Wal-Mart Ends Layaway Service
Friday, September 15, 2006
Wal-Mart Stores Inc., which built an empire serving low-income customers, said yesterday that it was phasing out layaway, the plan that allowed generations of shoppers to put a purchase on hold until they could afford it.
Though Wal-Mart is not the last retailer to offer the service, it is the largest. And its decision is another reminder that living within your means is becoming an outdated concept in today's buy-now-pay-later culture.
"Layaway at Wal-Mart was something that they did as a courtesy to the customers," said Daniel Butler, vice president of merchandising and retail operations at the National Retail Federation, an industry trade group. "The layaway process has really become very obsolete."
Wal-Mart said demand for the service has dropped off, as consumers increasingly rely on credit cards and gift cards to pay for purchases. The idea of waiting to complete a purchase is no longer attractive. Wal-Mart said shoppers will have until Nov. 19 to put items on layaway and must pick them up by Dec. 8.

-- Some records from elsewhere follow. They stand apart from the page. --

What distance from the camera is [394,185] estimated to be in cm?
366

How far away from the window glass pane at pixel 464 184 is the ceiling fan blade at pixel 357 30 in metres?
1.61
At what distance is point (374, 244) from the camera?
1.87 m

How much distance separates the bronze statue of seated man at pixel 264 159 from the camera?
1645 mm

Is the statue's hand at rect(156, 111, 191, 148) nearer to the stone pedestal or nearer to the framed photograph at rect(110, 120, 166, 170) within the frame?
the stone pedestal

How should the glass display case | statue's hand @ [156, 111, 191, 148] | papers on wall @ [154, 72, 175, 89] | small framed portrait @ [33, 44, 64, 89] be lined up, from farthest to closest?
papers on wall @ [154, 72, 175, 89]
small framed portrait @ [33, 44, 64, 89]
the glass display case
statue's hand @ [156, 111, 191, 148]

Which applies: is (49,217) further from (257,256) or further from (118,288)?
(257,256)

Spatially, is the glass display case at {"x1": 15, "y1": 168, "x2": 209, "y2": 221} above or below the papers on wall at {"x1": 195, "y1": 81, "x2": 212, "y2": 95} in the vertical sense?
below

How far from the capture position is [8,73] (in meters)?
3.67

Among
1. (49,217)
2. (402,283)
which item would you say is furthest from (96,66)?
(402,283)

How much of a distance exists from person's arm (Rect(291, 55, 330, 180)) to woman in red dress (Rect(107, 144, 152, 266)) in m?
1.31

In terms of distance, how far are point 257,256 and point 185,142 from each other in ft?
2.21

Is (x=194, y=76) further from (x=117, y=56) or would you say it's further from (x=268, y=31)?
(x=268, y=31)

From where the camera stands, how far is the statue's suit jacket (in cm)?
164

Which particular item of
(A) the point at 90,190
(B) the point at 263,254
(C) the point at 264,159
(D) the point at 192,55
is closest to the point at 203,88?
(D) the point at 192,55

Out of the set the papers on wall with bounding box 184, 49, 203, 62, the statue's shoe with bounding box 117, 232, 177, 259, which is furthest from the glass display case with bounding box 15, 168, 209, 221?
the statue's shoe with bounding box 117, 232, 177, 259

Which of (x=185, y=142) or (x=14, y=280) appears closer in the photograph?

"It's really a matter of people turning to different types of payment options, and people wanting to take it home today," said Linda Blakley, a Wal-Mart spokeswoman.
Blakley said that none of the two dozen stores the retailer opened in August had layaway departments, and that business was not affected.
Several retail chains still offer layaway plans. Mid-price department store Boscov's Inc., a regional chain based in Reading, Pa., offers a 30-day plan for apparel and a 60-day plan for all other merchandise. Customers must put down 10 percent of the price, with a $5 minimum.
"We're pretty lenient with it," said Justin Horst, an assistant store manager. "If someone's continuing to make payments with it, even if they go beyond their 30 or 60 days, if it's an active account, it's pretty much okay with us."
Horst said that the program is especially attractive to older shoppers and that he gets questions about it daily.
Sears, Roebuck and Co. and Kmart, both subsidiaries of Sears Holdings Corp., also offer layaway programs. Kmart's eight-week plan comes with a $5 fee and requires shoppers to pay a 10 percent deposit with a $5 minimum. Sears's plan applies only to fine jewelry and big-ticket promotional items such as TVs, washers and dryers; it extends up to 90 days.
"It is something that really for most retailers had gone away a long, long time ago," Butler said. "It's even surprising to me that the companies you name still have it."